Opinion

Bam’s Benghazi bull: case closed

Between President Obama and CNN’s Candy Crowley, Tuesday night’s debate seemed to “confirm” a blatant, provable falsehood — that Obama has always called the murder of Ambassador Chris Stevens and three others in Libya last month an act of terrorism.

Please.

Let’s review: After a brief statement deploring the loss of life on Sept. 12, Obama and his flunkies (Press Secretary Jay Carney, UN Ambassador Susan Rice) put on a prolonged full-court press to convince the American people that an obscure You Tube video, “Innocence of Muslims” — which had been out for months — was the cause of a wave of violence that swept the Islamic world on the 11th anniversary of 9/11, including the Benghazi attack.

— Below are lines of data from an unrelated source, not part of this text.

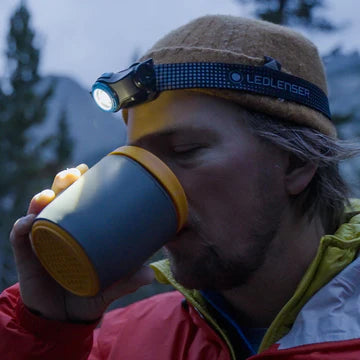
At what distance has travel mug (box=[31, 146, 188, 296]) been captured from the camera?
0.97 meters

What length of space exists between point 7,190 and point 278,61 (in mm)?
15525

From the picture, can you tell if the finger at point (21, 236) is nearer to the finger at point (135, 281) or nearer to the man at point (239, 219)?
the man at point (239, 219)

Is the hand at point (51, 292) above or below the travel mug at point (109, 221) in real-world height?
below

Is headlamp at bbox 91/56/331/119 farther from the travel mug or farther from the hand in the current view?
the hand

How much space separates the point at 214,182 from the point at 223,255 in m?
0.18

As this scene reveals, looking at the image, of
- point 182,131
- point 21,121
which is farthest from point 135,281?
point 21,121

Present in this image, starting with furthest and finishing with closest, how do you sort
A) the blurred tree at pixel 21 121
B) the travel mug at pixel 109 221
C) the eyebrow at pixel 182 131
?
the blurred tree at pixel 21 121 → the eyebrow at pixel 182 131 → the travel mug at pixel 109 221

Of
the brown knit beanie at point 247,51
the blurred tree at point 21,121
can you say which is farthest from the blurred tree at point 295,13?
the blurred tree at point 21,121

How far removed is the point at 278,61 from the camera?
1.44 m

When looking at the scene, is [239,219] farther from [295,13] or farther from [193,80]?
[295,13]

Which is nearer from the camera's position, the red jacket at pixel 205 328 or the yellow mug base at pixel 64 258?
the yellow mug base at pixel 64 258

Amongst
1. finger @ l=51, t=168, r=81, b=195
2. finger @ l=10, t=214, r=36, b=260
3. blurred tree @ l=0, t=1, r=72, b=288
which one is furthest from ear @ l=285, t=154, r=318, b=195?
blurred tree @ l=0, t=1, r=72, b=288

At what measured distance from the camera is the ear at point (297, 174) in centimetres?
146

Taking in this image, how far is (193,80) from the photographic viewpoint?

Rice made a sweep of the Sunday shows a few days later to argue that an “insult” to Islam’s prophet was the cause of all the carnage across the region. Quoth she: “This is a response to a hateful and offensive video that was widely disseminated throughout the Arab and Muslim world.” Carney parroted similar nonsense.

Obama himself even went on the David Letterman show to retell the same falsehood, then doubled down with a speech at the United Nations in which he intoned: “The future must not belong to those who slander the prophet of Islam.”

But the video had nothing to do with the Benghazi attack, and everybody knew it, including the intelligence community and Hillary Clinton’s State Department.

The past couple of weeks have seen official Washington consumed by a blame game as Obama desperately tried to get the buck to stop anywhere but the Oval Office. Even Clinton’s consequence-free acceptance of “responsibility” for the lack of security at the Benghazi compound hasn’t stopped the bleeding.

So now, it seems, Obama has simply flushed the whole mess down the memory hole and — brazenly — is peddling the notion that he called it terrorism from the start.

True, near the end of his Rose Garden remarks, Obama said: “No acts of terror will ever shake the resolve of this great nation, alter that character or eclipse the light of the values that we stand for.” But he said it in the context of praising all those who serve their country in dangerous spots abroad — not as a reference to the slaughter in Benghazi.

Far more germane is what Obama said before that: “Since our founding, the United States has been a nation that respects all faiths. We reject all efforts to denigrate the religious beliefs of others.” What could that possibly refer to except the video?

But in Democrat-Media land, all that matters is that the magic word “terror” came out of the president’s mouth. And Crowley couldn’t wait to choke off whatever response Romney was about to give by saying Obama was correct.

The final debate on Monday, moderated by CBS’s Bob Schieffer, will focus on foreign policy — which means that Benghazi and the administration’s inept handling of it will be back. And this time, Obama won’t have Candy Crowley to block for him.